→ Aim of the task: Please lay out the lines of the material below, from the line with "Selecting from" through the line with "pixel 130 53, pixel 392 315, pixel 78 620", as a JSON list of strings with one string per line, leaving out blank lines.

** start of Listed records **

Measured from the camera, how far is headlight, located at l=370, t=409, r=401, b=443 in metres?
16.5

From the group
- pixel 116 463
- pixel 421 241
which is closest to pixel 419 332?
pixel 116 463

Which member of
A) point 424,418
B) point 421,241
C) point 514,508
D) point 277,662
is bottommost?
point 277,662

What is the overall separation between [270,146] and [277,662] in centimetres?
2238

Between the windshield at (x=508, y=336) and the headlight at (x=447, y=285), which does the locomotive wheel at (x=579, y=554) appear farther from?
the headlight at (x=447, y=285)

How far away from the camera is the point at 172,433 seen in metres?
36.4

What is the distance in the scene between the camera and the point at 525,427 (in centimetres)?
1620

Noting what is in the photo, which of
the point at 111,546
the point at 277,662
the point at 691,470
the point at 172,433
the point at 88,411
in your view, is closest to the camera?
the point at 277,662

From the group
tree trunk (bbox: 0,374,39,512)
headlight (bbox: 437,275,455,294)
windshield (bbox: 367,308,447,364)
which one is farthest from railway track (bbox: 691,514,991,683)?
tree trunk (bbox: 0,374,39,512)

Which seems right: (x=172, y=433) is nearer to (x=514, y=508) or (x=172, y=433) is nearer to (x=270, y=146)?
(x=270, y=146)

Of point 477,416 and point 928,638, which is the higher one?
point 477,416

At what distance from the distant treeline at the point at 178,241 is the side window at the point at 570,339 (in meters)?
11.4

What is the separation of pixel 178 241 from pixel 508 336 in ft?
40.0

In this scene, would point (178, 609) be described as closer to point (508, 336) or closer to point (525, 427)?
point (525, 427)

** end of Listed records **
** start of Listed records **

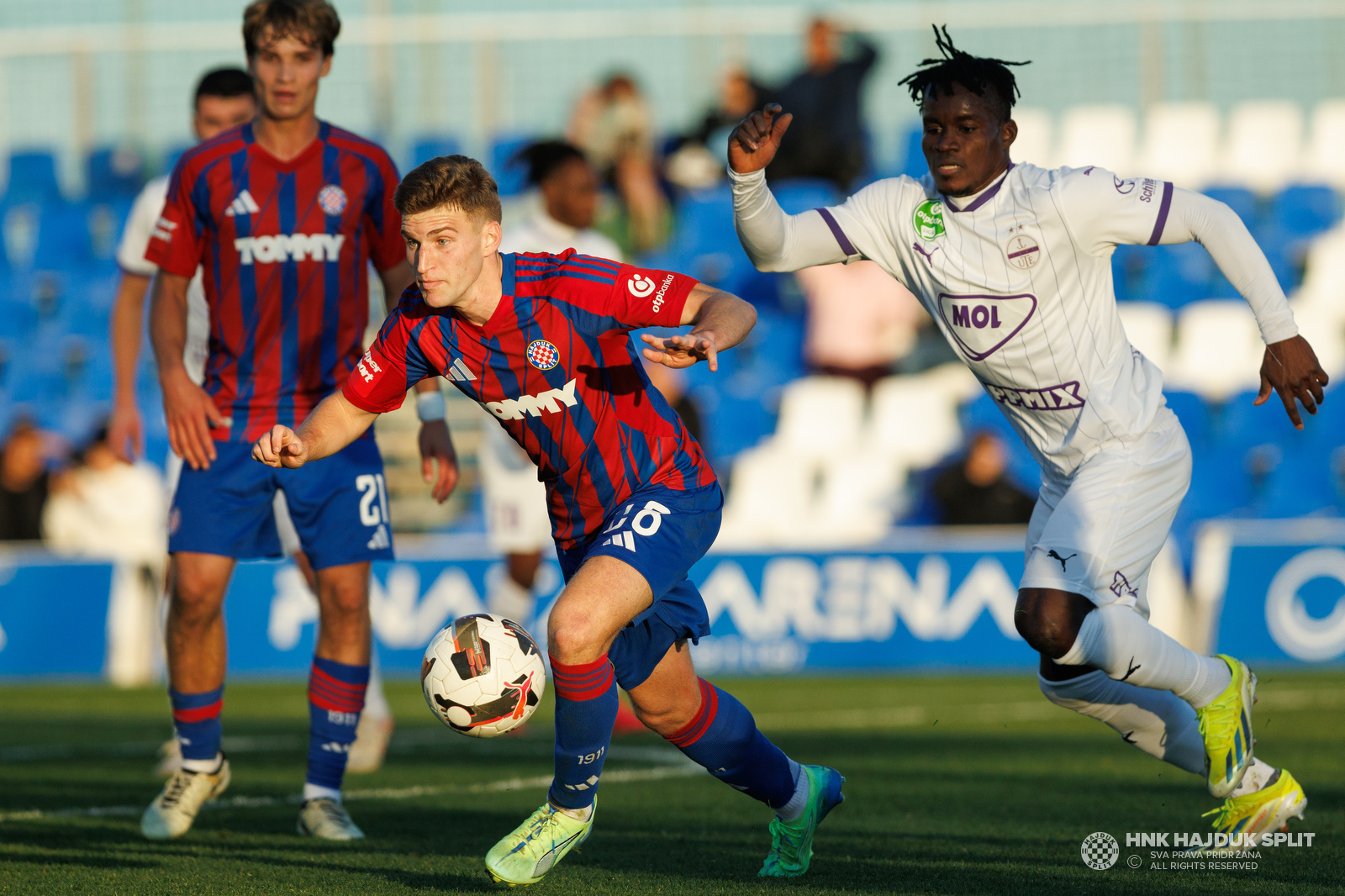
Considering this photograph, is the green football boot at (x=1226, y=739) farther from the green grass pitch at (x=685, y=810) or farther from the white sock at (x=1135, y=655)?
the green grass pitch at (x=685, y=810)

** end of Listed records **
** start of Listed records **

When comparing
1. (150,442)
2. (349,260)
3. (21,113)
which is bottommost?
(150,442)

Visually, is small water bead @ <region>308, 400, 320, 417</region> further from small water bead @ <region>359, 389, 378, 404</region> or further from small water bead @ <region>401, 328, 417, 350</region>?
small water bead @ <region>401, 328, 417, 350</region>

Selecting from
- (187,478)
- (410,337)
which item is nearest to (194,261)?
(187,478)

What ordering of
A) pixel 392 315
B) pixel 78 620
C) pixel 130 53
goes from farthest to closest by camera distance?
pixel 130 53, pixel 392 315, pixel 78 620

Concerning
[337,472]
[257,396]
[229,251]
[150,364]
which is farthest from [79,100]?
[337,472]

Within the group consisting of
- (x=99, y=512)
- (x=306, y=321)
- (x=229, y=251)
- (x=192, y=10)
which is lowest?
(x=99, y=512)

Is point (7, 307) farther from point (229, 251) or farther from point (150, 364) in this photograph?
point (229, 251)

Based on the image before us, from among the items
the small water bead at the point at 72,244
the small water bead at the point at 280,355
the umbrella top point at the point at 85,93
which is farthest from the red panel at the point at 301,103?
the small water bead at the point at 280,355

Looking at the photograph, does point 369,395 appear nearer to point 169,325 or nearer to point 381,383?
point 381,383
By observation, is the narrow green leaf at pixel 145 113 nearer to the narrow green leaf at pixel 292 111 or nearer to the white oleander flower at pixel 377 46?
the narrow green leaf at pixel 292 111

** end of Listed records **

→ Written reply:
[
  "Selecting from",
  "- (187,478)",
  "- (410,337)",
  "which item is nearest to (194,261)?",
  "(187,478)",
  "What ordering of",
  "A) pixel 392 315",
  "B) pixel 78 620",
  "C) pixel 130 53",
  "goes from farthest to closest by camera distance?",
  "pixel 130 53, pixel 392 315, pixel 78 620"
]